OBJECTIVE A — Set down, word for word, everything in the passage on GTD data collection from "The software achieves" down to "collection efforts possible.".
OBJECTIVE B — Decide whether each statement below agrees with the passage on GTD data collection. Answer yes or no for each, quoting the words that decide it. (i) Before 2012, finding a year's worth of incidents for the GTD usually drew on about 300 unique news sources. (ii) The 2012 update relied on fewer than 1000 unique news sources. (iii) The software uses clustering to pull information from news articles.

SOURCE TEXT —
◆ ◆ ◆ ◆ ◆

The software achieves its integration and efficiency in part by using data mining techniques, such as clustering and named entity recognition (NER), to automatically extract pertinent information from news articles. It then uses that information to form linkages between similar articles and incidents. The GTD’s Data Management System (DMS) has profoundly changed the way that the GTD is compiled, and it, more than any other change, has made the massive expansion of recent collection efforts possible.

Screenshot of the GTD’s Data Management System (DMS), November, 2013.

The changes in data collection methodology that have been made in recent months by the GTD team have resulted in a number of significant improvements to the overall quality of the database. Perhaps most importantly, the GTD team is now able dig deeper than previously anticipated in order to find incidents for inclusion in the database. To illustrate this point, consider that, prior to 2012, identifying a year’s worth of terrorist incidents for inclusion in the GTD typically involved the use of approximately 300 unique news sources. By comparison, the 2012 update is based on a pool of over 1500 unique news sources. These sources range from well-known international news agencies to English translations of local papers written in numerous foreign languages.

◆ ◆ ◆ ◆ ◆

DATA BLOCK —
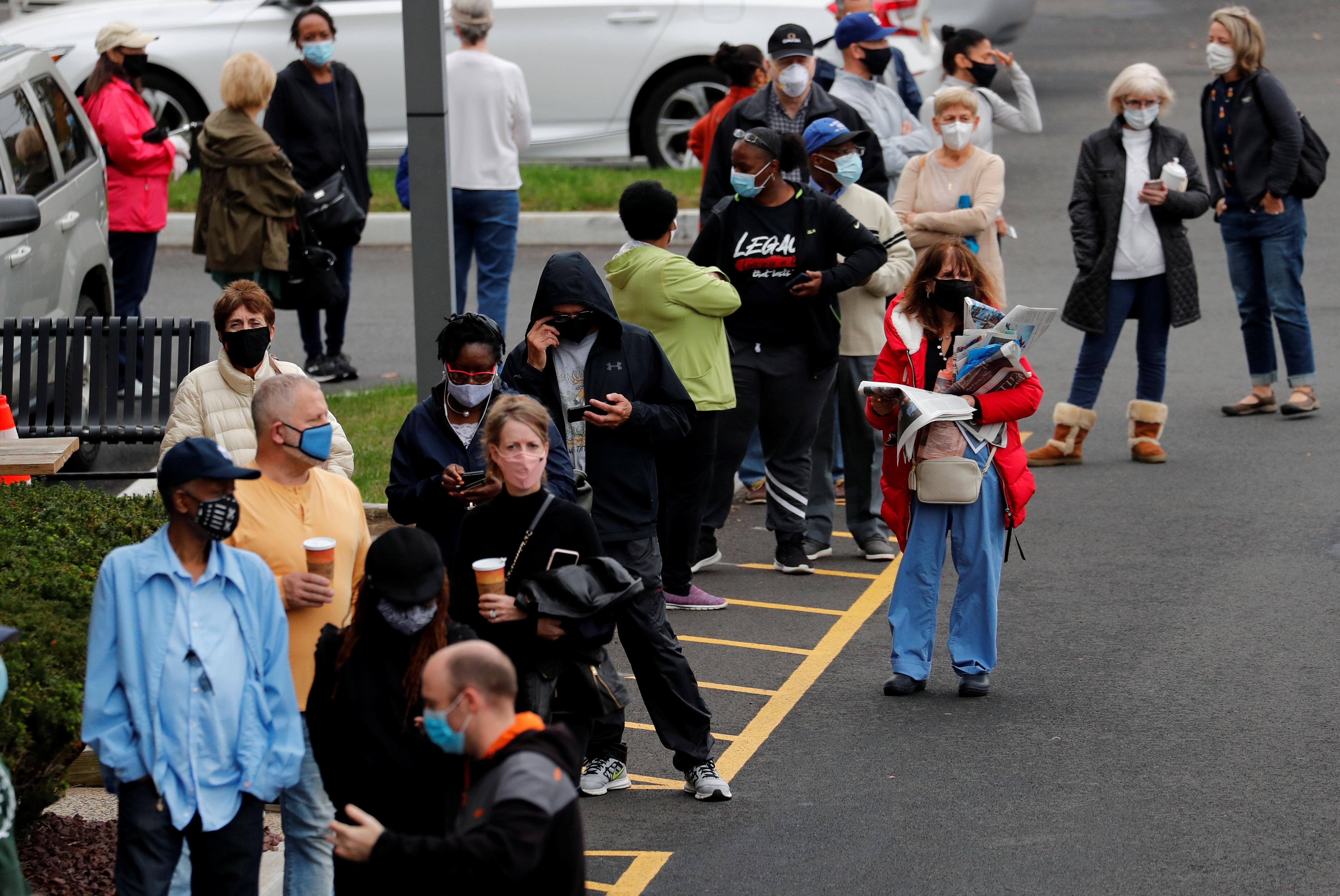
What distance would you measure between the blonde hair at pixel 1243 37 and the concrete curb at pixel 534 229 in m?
5.57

◆ ◆ ◆ ◆ ◆

EXERCISE RESPONSE A —
The software achieves its integration and efficiency in part by using data mining techniques, such as clustering and named entity recognition (NER), to automatically extract pertinent information from news articles. It then uses that information to form linkages between similar articles and incidents. The GTD’s Data Management System (DMS) has profoundly changed the way that the GTD is compiled, and it, more than any other change, has made the massive expansion of recent collection efforts possible.

EXERCISE RESPONSE B —
(i) Yes: "prior to 2012, identifying a year’s worth of terrorist incidents for inclusion in the GTD typically involved the use of approximately 300 unique news sources."
(ii) No: "the 2012 update is based on a pool of over 1500 unique news sources."
(iii) Yes: "using data mining techniques, such as clustering and named entity recognition (NER), to automatically extract pertinent information from news articles."